Déçue de la représentation de la Turquie dans les médias français, Öznur Sirene, originaire d'Istanbul et diplômée de Sciences Po Paris, a créé le média Red'action, alimenté par une petite équipe bénévole et suivi par 19 000 personnes sur Facebook. "C'est une initiative personnelle, car on trouvait qu'il y avait beaucoup de contre-vérités et de désinformation sur la Turquie", affirme-t-elle. Si elle reconnaît soutenir "à titre personnel" Erdogan, elle assure que "le gouvernement ne [les] a pas incités à monter le média", créé juste après la tentative de coup d'Etat de 2016.

"Non seulement les sources en langue turque sont très limitées car il n'y a quasiment plus de médias d'opposition, mais en France, les Franco-Turcs eux-mêmes ne veulent pas entendre d'autres voix. Ils veulent qu'on leur dise que tout ce qui se passe en Turquie est formidable", affirme de son côté Sami Kilic, dont l'hebdomadaire franco-turc Zaman a fermé après le coup d'Etat avorté.

Une association "apolitique" très liée à l'AKP

Le soutien à Erdogan en Europe se manifeste concrètement en période électorale à travers l'Union des démocrates turcs européens (UETD). Cette association a été cofondée en 2005 par Ahmet Ogras, aujourd'hui président du Conseil français du culte musulman. C'est l'UETD qui a accueilli Erdogan lors de sa sixième assemblée générale, en Bosnie, le 20 mai 2018, pour son unique meeting européen dans le cadre de cette campagne. "Ils sont sollicités pour les élections, se mobilisent pour trouver des entrepreneurs qui financent et mettent à disposition des bus, pour que les gens n'engagent pas de frais pour aller voter", illustre Murat Ercan. De son côté, l'UETD nie toute mise à disposition de moyens de transport et assure "ne pas activement participer à la politique".

Il n'empêche que les images de réunions de ses membres brandissant des affiches de campagne de l'AKP sont abondamment relayées sur les réseaux sociaux de l'organisation. L'UETD rétorque qu'il s'agit de manifestations de soutien spontanées de la part de ses adhérents.

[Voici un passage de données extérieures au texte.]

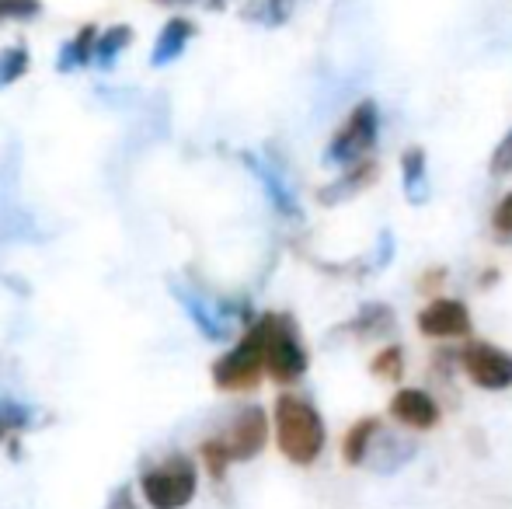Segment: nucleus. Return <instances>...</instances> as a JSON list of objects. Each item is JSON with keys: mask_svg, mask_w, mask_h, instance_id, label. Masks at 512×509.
Instances as JSON below:
<instances>
[{"mask_svg": "<svg viewBox=\"0 0 512 509\" xmlns=\"http://www.w3.org/2000/svg\"><path fill=\"white\" fill-rule=\"evenodd\" d=\"M272 426H276V447L297 468H310L328 447V426L317 405L304 394H279L272 408Z\"/></svg>", "mask_w": 512, "mask_h": 509, "instance_id": "f257e3e1", "label": "nucleus"}, {"mask_svg": "<svg viewBox=\"0 0 512 509\" xmlns=\"http://www.w3.org/2000/svg\"><path fill=\"white\" fill-rule=\"evenodd\" d=\"M380 129H384V116H380L377 98H359L349 109V116L328 136V147H324L321 161L335 171L349 168L356 161H366V157L377 154Z\"/></svg>", "mask_w": 512, "mask_h": 509, "instance_id": "f03ea898", "label": "nucleus"}, {"mask_svg": "<svg viewBox=\"0 0 512 509\" xmlns=\"http://www.w3.org/2000/svg\"><path fill=\"white\" fill-rule=\"evenodd\" d=\"M262 321H265V374L283 387L304 381L310 356L304 339H300L297 321L290 314H276V311L262 314Z\"/></svg>", "mask_w": 512, "mask_h": 509, "instance_id": "7ed1b4c3", "label": "nucleus"}, {"mask_svg": "<svg viewBox=\"0 0 512 509\" xmlns=\"http://www.w3.org/2000/svg\"><path fill=\"white\" fill-rule=\"evenodd\" d=\"M199 471L189 454H168L140 475V492L150 509H185L196 499Z\"/></svg>", "mask_w": 512, "mask_h": 509, "instance_id": "20e7f679", "label": "nucleus"}, {"mask_svg": "<svg viewBox=\"0 0 512 509\" xmlns=\"http://www.w3.org/2000/svg\"><path fill=\"white\" fill-rule=\"evenodd\" d=\"M265 377V321L255 318L234 349L213 363V384L227 394L255 391Z\"/></svg>", "mask_w": 512, "mask_h": 509, "instance_id": "39448f33", "label": "nucleus"}, {"mask_svg": "<svg viewBox=\"0 0 512 509\" xmlns=\"http://www.w3.org/2000/svg\"><path fill=\"white\" fill-rule=\"evenodd\" d=\"M460 374L467 377L474 387L488 394H502L512 387V353L488 339H467L457 349Z\"/></svg>", "mask_w": 512, "mask_h": 509, "instance_id": "423d86ee", "label": "nucleus"}, {"mask_svg": "<svg viewBox=\"0 0 512 509\" xmlns=\"http://www.w3.org/2000/svg\"><path fill=\"white\" fill-rule=\"evenodd\" d=\"M415 328L429 342H467L474 339V314L460 297H432L415 314Z\"/></svg>", "mask_w": 512, "mask_h": 509, "instance_id": "0eeeda50", "label": "nucleus"}, {"mask_svg": "<svg viewBox=\"0 0 512 509\" xmlns=\"http://www.w3.org/2000/svg\"><path fill=\"white\" fill-rule=\"evenodd\" d=\"M220 440L227 443L230 450V461H255L258 454L265 450L269 443V415L265 408L258 405H248L230 419V426L220 433Z\"/></svg>", "mask_w": 512, "mask_h": 509, "instance_id": "6e6552de", "label": "nucleus"}, {"mask_svg": "<svg viewBox=\"0 0 512 509\" xmlns=\"http://www.w3.org/2000/svg\"><path fill=\"white\" fill-rule=\"evenodd\" d=\"M387 415L398 426L415 429V433H429L443 422V405L436 401V394L425 387H398L387 401Z\"/></svg>", "mask_w": 512, "mask_h": 509, "instance_id": "1a4fd4ad", "label": "nucleus"}, {"mask_svg": "<svg viewBox=\"0 0 512 509\" xmlns=\"http://www.w3.org/2000/svg\"><path fill=\"white\" fill-rule=\"evenodd\" d=\"M241 161H244V168L255 175V182L262 185L265 199H269L272 210H276L279 217L293 220V224H297V220H304V206H300L297 192H293V185L286 182V175L276 168V164L265 161V157H258V154H251V150H244Z\"/></svg>", "mask_w": 512, "mask_h": 509, "instance_id": "9d476101", "label": "nucleus"}, {"mask_svg": "<svg viewBox=\"0 0 512 509\" xmlns=\"http://www.w3.org/2000/svg\"><path fill=\"white\" fill-rule=\"evenodd\" d=\"M377 178H380V161L377 157H366V161H356V164H349V168L338 171L328 185L317 189L314 199L321 206H342V203H349V199L370 192V185H377Z\"/></svg>", "mask_w": 512, "mask_h": 509, "instance_id": "9b49d317", "label": "nucleus"}, {"mask_svg": "<svg viewBox=\"0 0 512 509\" xmlns=\"http://www.w3.org/2000/svg\"><path fill=\"white\" fill-rule=\"evenodd\" d=\"M171 290H175V297L182 300V307L192 318V325H196L209 342L227 339L230 325H234V311H230V304H213V300L199 297L196 290H185V286H171Z\"/></svg>", "mask_w": 512, "mask_h": 509, "instance_id": "f8f14e48", "label": "nucleus"}, {"mask_svg": "<svg viewBox=\"0 0 512 509\" xmlns=\"http://www.w3.org/2000/svg\"><path fill=\"white\" fill-rule=\"evenodd\" d=\"M398 171H401V192H405L408 206H425L432 196V182H429V154H425L422 143H411L401 150L398 157Z\"/></svg>", "mask_w": 512, "mask_h": 509, "instance_id": "ddd939ff", "label": "nucleus"}, {"mask_svg": "<svg viewBox=\"0 0 512 509\" xmlns=\"http://www.w3.org/2000/svg\"><path fill=\"white\" fill-rule=\"evenodd\" d=\"M342 332L356 335V339H391L398 332V314H394L391 304L384 300H366L359 304V311L345 321Z\"/></svg>", "mask_w": 512, "mask_h": 509, "instance_id": "4468645a", "label": "nucleus"}, {"mask_svg": "<svg viewBox=\"0 0 512 509\" xmlns=\"http://www.w3.org/2000/svg\"><path fill=\"white\" fill-rule=\"evenodd\" d=\"M380 433H384V419H380V415H363V419H356L342 436V461L349 464V468L366 464L370 461L373 443L380 440Z\"/></svg>", "mask_w": 512, "mask_h": 509, "instance_id": "2eb2a0df", "label": "nucleus"}, {"mask_svg": "<svg viewBox=\"0 0 512 509\" xmlns=\"http://www.w3.org/2000/svg\"><path fill=\"white\" fill-rule=\"evenodd\" d=\"M418 454V443L408 440V436H394V433H380V440L373 443L370 450V468L377 471V475H394V471H401L411 457Z\"/></svg>", "mask_w": 512, "mask_h": 509, "instance_id": "dca6fc26", "label": "nucleus"}, {"mask_svg": "<svg viewBox=\"0 0 512 509\" xmlns=\"http://www.w3.org/2000/svg\"><path fill=\"white\" fill-rule=\"evenodd\" d=\"M192 35H196V21L171 18L168 25L161 28V35H157L154 53H150V63H154V67H168V63H175L178 56L185 53V46L192 42Z\"/></svg>", "mask_w": 512, "mask_h": 509, "instance_id": "f3484780", "label": "nucleus"}, {"mask_svg": "<svg viewBox=\"0 0 512 509\" xmlns=\"http://www.w3.org/2000/svg\"><path fill=\"white\" fill-rule=\"evenodd\" d=\"M95 42H98L95 25H84L81 32H77L74 39H70L67 46H63V53H60V60H56V67H60L63 74H70V70L84 67L88 60H95Z\"/></svg>", "mask_w": 512, "mask_h": 509, "instance_id": "a211bd4d", "label": "nucleus"}, {"mask_svg": "<svg viewBox=\"0 0 512 509\" xmlns=\"http://www.w3.org/2000/svg\"><path fill=\"white\" fill-rule=\"evenodd\" d=\"M405 367L408 363H405V346H401V342H387V346L370 360V374L387 384H398L401 377H405Z\"/></svg>", "mask_w": 512, "mask_h": 509, "instance_id": "6ab92c4d", "label": "nucleus"}, {"mask_svg": "<svg viewBox=\"0 0 512 509\" xmlns=\"http://www.w3.org/2000/svg\"><path fill=\"white\" fill-rule=\"evenodd\" d=\"M133 42V28L129 25H112V28H105L102 35H98V42H95V60L102 63V67H115V60H119V53L122 49Z\"/></svg>", "mask_w": 512, "mask_h": 509, "instance_id": "aec40b11", "label": "nucleus"}, {"mask_svg": "<svg viewBox=\"0 0 512 509\" xmlns=\"http://www.w3.org/2000/svg\"><path fill=\"white\" fill-rule=\"evenodd\" d=\"M199 457H203V464H206V471H209V478L213 482H223L227 478V471H230V450H227V443L220 440V436H209V440H203V447H199Z\"/></svg>", "mask_w": 512, "mask_h": 509, "instance_id": "412c9836", "label": "nucleus"}, {"mask_svg": "<svg viewBox=\"0 0 512 509\" xmlns=\"http://www.w3.org/2000/svg\"><path fill=\"white\" fill-rule=\"evenodd\" d=\"M488 227H492V238L499 241L502 248H512V189L502 192L499 203L492 206Z\"/></svg>", "mask_w": 512, "mask_h": 509, "instance_id": "4be33fe9", "label": "nucleus"}, {"mask_svg": "<svg viewBox=\"0 0 512 509\" xmlns=\"http://www.w3.org/2000/svg\"><path fill=\"white\" fill-rule=\"evenodd\" d=\"M28 49L25 46H11L0 53V88H11L14 81L28 74Z\"/></svg>", "mask_w": 512, "mask_h": 509, "instance_id": "5701e85b", "label": "nucleus"}, {"mask_svg": "<svg viewBox=\"0 0 512 509\" xmlns=\"http://www.w3.org/2000/svg\"><path fill=\"white\" fill-rule=\"evenodd\" d=\"M394 252H398V241H394V231H380L377 234V245H373L370 258H366V265H370V272H384L387 265L394 262Z\"/></svg>", "mask_w": 512, "mask_h": 509, "instance_id": "b1692460", "label": "nucleus"}, {"mask_svg": "<svg viewBox=\"0 0 512 509\" xmlns=\"http://www.w3.org/2000/svg\"><path fill=\"white\" fill-rule=\"evenodd\" d=\"M488 175L492 178H509L512 175V126L506 129V136L495 143L492 157H488Z\"/></svg>", "mask_w": 512, "mask_h": 509, "instance_id": "393cba45", "label": "nucleus"}, {"mask_svg": "<svg viewBox=\"0 0 512 509\" xmlns=\"http://www.w3.org/2000/svg\"><path fill=\"white\" fill-rule=\"evenodd\" d=\"M32 422V412L25 405H14V401H4L0 405V440H4L11 429H25Z\"/></svg>", "mask_w": 512, "mask_h": 509, "instance_id": "a878e982", "label": "nucleus"}, {"mask_svg": "<svg viewBox=\"0 0 512 509\" xmlns=\"http://www.w3.org/2000/svg\"><path fill=\"white\" fill-rule=\"evenodd\" d=\"M293 7H297V0H262V7L251 14H258L262 21H269V25H286L293 14Z\"/></svg>", "mask_w": 512, "mask_h": 509, "instance_id": "bb28decb", "label": "nucleus"}, {"mask_svg": "<svg viewBox=\"0 0 512 509\" xmlns=\"http://www.w3.org/2000/svg\"><path fill=\"white\" fill-rule=\"evenodd\" d=\"M39 11V0H0V18H35Z\"/></svg>", "mask_w": 512, "mask_h": 509, "instance_id": "cd10ccee", "label": "nucleus"}, {"mask_svg": "<svg viewBox=\"0 0 512 509\" xmlns=\"http://www.w3.org/2000/svg\"><path fill=\"white\" fill-rule=\"evenodd\" d=\"M446 283V269H429V272H422V279H418V293H429V300L432 297H439V286Z\"/></svg>", "mask_w": 512, "mask_h": 509, "instance_id": "c85d7f7f", "label": "nucleus"}, {"mask_svg": "<svg viewBox=\"0 0 512 509\" xmlns=\"http://www.w3.org/2000/svg\"><path fill=\"white\" fill-rule=\"evenodd\" d=\"M112 509H136V503L129 499V489H119V492H115Z\"/></svg>", "mask_w": 512, "mask_h": 509, "instance_id": "c756f323", "label": "nucleus"}, {"mask_svg": "<svg viewBox=\"0 0 512 509\" xmlns=\"http://www.w3.org/2000/svg\"><path fill=\"white\" fill-rule=\"evenodd\" d=\"M495 283H499V272H495V269H488L485 279H478V286H485V290H488V286H495Z\"/></svg>", "mask_w": 512, "mask_h": 509, "instance_id": "7c9ffc66", "label": "nucleus"}, {"mask_svg": "<svg viewBox=\"0 0 512 509\" xmlns=\"http://www.w3.org/2000/svg\"><path fill=\"white\" fill-rule=\"evenodd\" d=\"M154 4H185V0H154Z\"/></svg>", "mask_w": 512, "mask_h": 509, "instance_id": "2f4dec72", "label": "nucleus"}]
</instances>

Un discours bien rodé, mais remis en cause par des experts. "Je sais bien ce qu'ils racontent, mais on n'est pas obligés d'être naïfs, on n'est pas obligés de les croire, tranche Didier Billion. Leurs déclarations sont toujours en soutien à ce que fait le gouvernement en Turquie. Les liens intellectuels et politiques sont avérés."